EXERCISE »
Please repeat all of the material below word for word, leaving out the pictures.

Excerpts from a spatial dataset:
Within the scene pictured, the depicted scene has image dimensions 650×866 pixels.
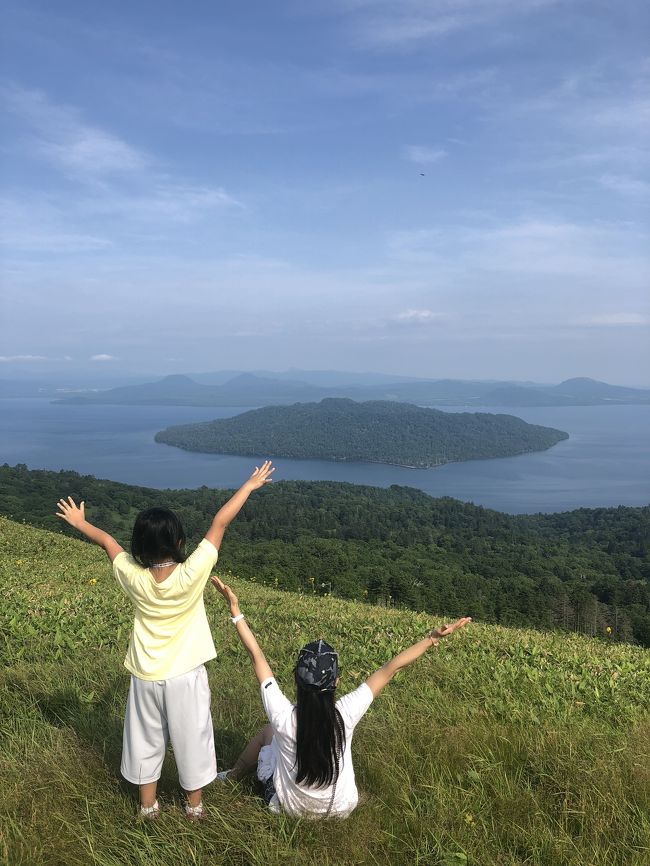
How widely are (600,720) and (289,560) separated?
95.8 feet

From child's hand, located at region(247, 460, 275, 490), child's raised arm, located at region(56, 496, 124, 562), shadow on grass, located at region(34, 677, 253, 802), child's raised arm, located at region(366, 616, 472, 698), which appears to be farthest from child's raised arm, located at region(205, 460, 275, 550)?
shadow on grass, located at region(34, 677, 253, 802)

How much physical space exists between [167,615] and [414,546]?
57.0 m

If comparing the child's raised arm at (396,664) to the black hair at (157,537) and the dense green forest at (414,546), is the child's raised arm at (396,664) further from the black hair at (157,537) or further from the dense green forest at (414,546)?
the dense green forest at (414,546)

WORKED SOLUTION »
Within the scene pictured, the depicted scene has image dimensions 650×866 pixels.
How widely are (600,720) and (289,560) separated?
95.8 feet

From child's hand, located at region(247, 460, 275, 490), child's raised arm, located at region(56, 496, 124, 562), shadow on grass, located at region(34, 677, 253, 802), child's raised arm, located at region(366, 616, 472, 698), which appears to be farthest from child's raised arm, located at region(205, 460, 275, 550)?
shadow on grass, located at region(34, 677, 253, 802)

How much physical space exists between [167,615] and [414,546]?
57.0 m

If comparing the child's raised arm at (396,664) to the black hair at (157,537) and the dense green forest at (414,546), is the child's raised arm at (396,664) further from the black hair at (157,537) or further from the dense green forest at (414,546)?
the dense green forest at (414,546)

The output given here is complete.